Norwegian Radium Hospital, Oslo, Norway.
The Medical Research Council Clinical Trials Unit, Aviation House, 125 Kingsway, London WC2B 6NH, UK.
The Clinical Trials and Statistics Unit, The Institute of Cancer Research, 123 Old Brompton Rd, London SW7 3RP, UK.



Patients with stage I testicular seminoma are typically diagnosed at a young age and treatment is associated with low relapse and mortality rates. The long-term risks of adjuvant radiotherapy in this patient group are therefore particularly relevant.
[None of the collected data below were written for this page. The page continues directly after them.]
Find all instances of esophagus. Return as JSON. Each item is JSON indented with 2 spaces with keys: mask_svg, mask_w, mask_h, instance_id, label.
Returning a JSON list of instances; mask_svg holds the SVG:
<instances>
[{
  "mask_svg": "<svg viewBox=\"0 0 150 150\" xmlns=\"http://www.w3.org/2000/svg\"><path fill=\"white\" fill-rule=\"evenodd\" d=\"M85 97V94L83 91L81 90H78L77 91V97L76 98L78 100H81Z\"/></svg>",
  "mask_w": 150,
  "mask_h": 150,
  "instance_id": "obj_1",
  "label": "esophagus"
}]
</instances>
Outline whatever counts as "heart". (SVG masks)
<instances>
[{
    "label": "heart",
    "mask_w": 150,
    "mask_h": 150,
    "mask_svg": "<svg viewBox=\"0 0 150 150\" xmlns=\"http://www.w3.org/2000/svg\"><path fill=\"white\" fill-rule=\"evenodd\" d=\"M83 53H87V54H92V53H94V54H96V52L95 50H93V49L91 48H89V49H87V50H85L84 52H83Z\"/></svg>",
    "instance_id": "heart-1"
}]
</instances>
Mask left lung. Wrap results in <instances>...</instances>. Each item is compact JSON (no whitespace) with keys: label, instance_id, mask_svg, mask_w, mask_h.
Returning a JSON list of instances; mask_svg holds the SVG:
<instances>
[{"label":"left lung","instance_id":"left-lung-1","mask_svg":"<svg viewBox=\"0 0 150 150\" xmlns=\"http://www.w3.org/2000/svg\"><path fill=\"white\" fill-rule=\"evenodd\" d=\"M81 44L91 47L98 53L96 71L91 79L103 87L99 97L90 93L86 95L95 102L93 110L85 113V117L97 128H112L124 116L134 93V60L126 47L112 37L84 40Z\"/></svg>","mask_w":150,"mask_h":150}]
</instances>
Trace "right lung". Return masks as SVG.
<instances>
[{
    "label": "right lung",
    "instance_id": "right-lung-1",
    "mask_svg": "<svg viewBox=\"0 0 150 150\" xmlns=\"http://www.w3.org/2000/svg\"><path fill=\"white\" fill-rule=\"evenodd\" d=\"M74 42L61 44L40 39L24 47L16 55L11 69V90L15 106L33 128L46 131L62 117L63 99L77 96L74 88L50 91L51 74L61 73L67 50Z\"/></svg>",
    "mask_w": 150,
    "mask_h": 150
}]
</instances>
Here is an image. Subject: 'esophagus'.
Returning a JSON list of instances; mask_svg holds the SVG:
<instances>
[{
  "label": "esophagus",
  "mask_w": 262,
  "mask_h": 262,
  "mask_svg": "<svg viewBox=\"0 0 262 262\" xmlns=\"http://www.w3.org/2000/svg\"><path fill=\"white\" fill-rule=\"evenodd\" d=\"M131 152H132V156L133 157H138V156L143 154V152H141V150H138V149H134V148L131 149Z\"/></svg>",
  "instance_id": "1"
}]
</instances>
We identified patients and obtained treatment details from 12 cancer centres (11 United Kingdom, 1 Norway) and ascertained second cancers and mortality through national registries. Data from 2629 seminoma patients treated with radiotherapy between 1960 and 1992 were available, contributing 51,151 person-years of follow-up.


Four hundred and sixty-eight second cancers (excluding non-melanoma skin cancers) were identified. The standardised incidence ratio (SIR) was 1.61 (95% confidence interval (CI): 1.47-1.76, P<0.0001). The SIR was 1.53 (95% CI: 1.39-1.68, P<0.0001) when the 32 second testicular cancers were also excluded. This increase was largely due to an excess risk to organs in the radiation field; for pelvic-abdominal sites the SIR was 1.62 (95% CI: 1.43-1.83), with no significant elevated risk of cancers in organs elsewhere. There was no overall increase in mortality with a standardised mortality ratio (SMR) of 1.06 (95% CI: 0.98-1.14), despite an increase in the cancer-specific mortality (excluding testicular cancer deaths) SMR of 1.46 (95% CI: 1.30-1.65, P<0.0001).


The prognosis of stage I seminoma is excellent and it is important to avoid conferring long-term increased risk of iatrogenic disease such as radiation-associated second cancers.